- [Your objective]:
Please copy the material below word for word, keeping every line unchanged.

- [Recorded information]:
□ □ □ □ □ □ □
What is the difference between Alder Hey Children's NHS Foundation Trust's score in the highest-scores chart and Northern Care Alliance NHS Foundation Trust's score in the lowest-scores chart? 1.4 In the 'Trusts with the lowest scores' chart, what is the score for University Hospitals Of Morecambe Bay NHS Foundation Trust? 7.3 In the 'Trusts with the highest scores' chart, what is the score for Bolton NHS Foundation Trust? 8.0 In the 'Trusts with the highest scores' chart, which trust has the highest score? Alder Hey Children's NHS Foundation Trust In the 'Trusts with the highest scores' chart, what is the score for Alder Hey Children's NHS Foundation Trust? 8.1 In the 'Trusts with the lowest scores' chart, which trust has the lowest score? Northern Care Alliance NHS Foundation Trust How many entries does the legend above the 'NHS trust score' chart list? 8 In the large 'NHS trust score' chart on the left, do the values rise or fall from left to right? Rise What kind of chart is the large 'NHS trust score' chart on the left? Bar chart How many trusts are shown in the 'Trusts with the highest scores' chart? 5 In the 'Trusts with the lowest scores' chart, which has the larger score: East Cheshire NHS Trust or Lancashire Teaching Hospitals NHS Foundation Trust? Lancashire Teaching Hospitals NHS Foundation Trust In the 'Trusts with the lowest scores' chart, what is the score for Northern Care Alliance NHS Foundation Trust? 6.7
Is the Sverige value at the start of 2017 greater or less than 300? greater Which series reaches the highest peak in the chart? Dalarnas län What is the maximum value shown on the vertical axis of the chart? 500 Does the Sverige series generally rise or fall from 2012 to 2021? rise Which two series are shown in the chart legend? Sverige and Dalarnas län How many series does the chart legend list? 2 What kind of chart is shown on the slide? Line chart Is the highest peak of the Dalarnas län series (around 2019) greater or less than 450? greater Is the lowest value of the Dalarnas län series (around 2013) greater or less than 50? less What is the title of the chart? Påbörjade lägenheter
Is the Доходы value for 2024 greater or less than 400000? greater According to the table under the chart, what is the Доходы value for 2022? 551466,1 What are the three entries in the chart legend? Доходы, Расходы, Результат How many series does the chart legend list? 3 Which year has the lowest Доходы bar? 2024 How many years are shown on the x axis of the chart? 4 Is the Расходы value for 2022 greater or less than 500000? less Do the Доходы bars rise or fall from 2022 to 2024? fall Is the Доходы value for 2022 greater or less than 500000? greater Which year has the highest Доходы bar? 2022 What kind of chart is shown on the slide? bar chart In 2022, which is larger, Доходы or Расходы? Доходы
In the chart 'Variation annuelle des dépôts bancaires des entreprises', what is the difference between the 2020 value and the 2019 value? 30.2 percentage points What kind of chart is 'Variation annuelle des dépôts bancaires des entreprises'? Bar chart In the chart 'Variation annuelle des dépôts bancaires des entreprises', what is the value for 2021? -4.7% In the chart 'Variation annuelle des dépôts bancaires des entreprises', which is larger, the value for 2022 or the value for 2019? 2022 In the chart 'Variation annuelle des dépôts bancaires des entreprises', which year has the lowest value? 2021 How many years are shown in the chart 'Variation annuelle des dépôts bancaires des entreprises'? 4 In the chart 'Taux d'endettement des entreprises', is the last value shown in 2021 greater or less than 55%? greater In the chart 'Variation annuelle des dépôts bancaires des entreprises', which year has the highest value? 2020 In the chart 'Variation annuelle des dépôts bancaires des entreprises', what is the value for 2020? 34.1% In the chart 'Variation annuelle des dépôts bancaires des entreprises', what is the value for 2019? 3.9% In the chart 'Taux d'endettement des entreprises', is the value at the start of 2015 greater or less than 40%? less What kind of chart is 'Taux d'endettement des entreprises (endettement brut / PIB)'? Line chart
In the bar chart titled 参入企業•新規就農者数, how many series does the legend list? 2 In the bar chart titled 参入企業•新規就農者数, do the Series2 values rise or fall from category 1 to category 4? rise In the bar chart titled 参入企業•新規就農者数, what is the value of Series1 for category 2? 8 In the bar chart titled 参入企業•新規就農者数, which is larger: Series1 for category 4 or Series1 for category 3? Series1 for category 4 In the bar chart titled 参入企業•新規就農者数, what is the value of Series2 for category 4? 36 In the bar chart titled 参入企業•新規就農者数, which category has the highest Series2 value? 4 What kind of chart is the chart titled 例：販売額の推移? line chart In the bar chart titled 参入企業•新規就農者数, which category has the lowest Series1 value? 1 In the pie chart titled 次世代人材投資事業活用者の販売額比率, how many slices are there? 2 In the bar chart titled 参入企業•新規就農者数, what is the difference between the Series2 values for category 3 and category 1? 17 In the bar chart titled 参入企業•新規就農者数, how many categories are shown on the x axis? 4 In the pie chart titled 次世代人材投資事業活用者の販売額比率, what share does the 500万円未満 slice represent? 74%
□ □ □ □ □ □ □
- [Written response]:
What is the difference between Alder Hey Children's NHS Foundation Trust's score in the highest-scores chart and Northern Care Alliance NHS Foundation Trust's score in the lowest-scores chart? 1.4 In the 'Trusts with the lowest scores' chart, what is the score for University Hospitals Of Morecambe Bay NHS Foundation Trust? 7.3 In the 'Trusts with the highest scores' chart, what is the score for Bolton NHS Foundation Trust? 8.0 In the 'Trusts with the highest scores' chart, which trust has the highest score? Alder Hey Children's NHS Foundation Trust In the 'Trusts with the highest scores' chart, what is the score for Alder Hey Children's NHS Foundation Trust? 8.1 In the 'Trusts with the lowest scores' chart, which trust has the lowest score? Northern Care Alliance NHS Foundation Trust How many entries does the legend above the 'NHS trust score' chart list? 8 In the large 'NHS trust score' chart on the left, do the values rise or fall from left to right? Rise What kind of chart is the large 'NHS trust score' chart on the left? Bar chart How many trusts are shown in the 'Trusts with the highest scores' chart? 5 In the 'Trusts with the lowest scores' chart, which has the larger score: East Cheshire NHS Trust or Lancashire Teaching Hospitals NHS Foundation Trust? Lancashire Teaching Hospitals NHS Foundation Trust In the 'Trusts with the lowest scores' chart, what is the score for Northern Care Alliance NHS Foundation Trust? 6.7
Is the Sverige value at the start of 2017 greater or less than 300? greater Which series reaches the highest peak in the chart? Dalarnas län What is the maximum value shown on the vertical axis of the chart? 500 Does the Sverige series generally rise or fall from 2012 to 2021? rise Which two series are shown in the chart legend? Sverige and Dalarnas län How many series does the chart legend list? 2 What kind of chart is shown on the slide? Line chart Is the highest peak of the Dalarnas län series (around 2019) greater or less than 450? greater Is the lowest value of the Dalarnas län series (around 2013) greater or less than 50? less What is the title of the chart? Påbörjade lägenheter
Is the Доходы value for 2024 greater or less than 400000? greater According to the table under the chart, what is the Доходы value for 2022? 551466,1 What are the three entries in the chart legend? Доходы, Расходы, Результат How many series does the chart legend list? 3 Which year has the lowest Доходы bar? 2024 How many years are shown on the x axis of the chart? 4 Is the Расходы value for 2022 greater or less than 500000? less Do the Доходы bars rise or fall from 2022 to 2024? fall Is the Доходы value for 2022 greater or less than 500000? greater Which year has the highest Доходы bar? 2022 What kind of chart is shown on the slide? bar chart In 2022, which is larger, Доходы or Расходы? Доходы
In the chart 'Variation annuelle des dépôts bancaires des entreprises', what is the difference between the 2020 value and the 2019 value? 30.2 percentage points What kind of chart is 'Variation annuelle des dépôts bancaires des entreprises'? Bar chart In the chart 'Variation annuelle des dépôts bancaires des entreprises', what is the value for 2021? -4.7% In the chart 'Variation annuelle des dépôts bancaires des entreprises', which is larger, the value for 2022 or the value for 2019? 2022 In the chart 'Variation annuelle des dépôts bancaires des entreprises', which year has the lowest value? 2021 How many years are shown in the chart 'Variation annuelle des dépôts bancaires des entreprises'? 4 In the chart 'Taux d'endettement des entreprises', is the last value shown in 2021 greater or less than 55%? greater In the chart 'Variation annuelle des dépôts bancaires des entreprises', which year has the highest value? 2020 In the chart 'Variation annuelle des dépôts bancaires des entreprises', what is the value for 2020? 34.1% In the chart 'Variation annuelle des dépôts bancaires des entreprises', what is the value for 2019? 3.9% In the chart 'Taux d'endettement des entreprises', is the value at the start of 2015 greater or less than 40%? less What kind of chart is 'Taux d'endettement des entreprises (endettement brut / PIB)'? Line chart
In the bar chart titled 参入企業•新規就農者数, how many series does the legend list? 2 In the bar chart titled 参入企業•新規就農者数, do the Series2 values rise or fall from category 1 to category 4? rise In the bar chart titled 参入企業•新規就農者数, what is the value of Series1 for category 2? 8 In the bar chart titled 参入企業•新規就農者数, which is larger: Series1 for category 4 or Series1 for category 3? Series1 for category 4 In the bar chart titled 参入企業•新規就農者数, what is the value of Series2 for category 4? 36 In the bar chart titled 参入企業•新規就農者数, which category has the highest Series2 value? 4 What kind of chart is the chart titled 例：販売額の推移? line chart In the bar chart titled 参入企業•新規就農者数, which category has the lowest Series1 value? 1 In the pie chart titled 次世代人材投資事業活用者の販売額比率, how many slices are there? 2 In the bar chart titled 参入企業•新規就農者数, what is the difference between the Series2 values for category 3 and category 1? 17 In the bar chart titled 参入企業•新規就農者数, how many categories are shown on the x axis? 4 In the pie chart titled 次世代人材投資事業活用者の販売額比率, what share does the 500万円未満 slice represent? 74%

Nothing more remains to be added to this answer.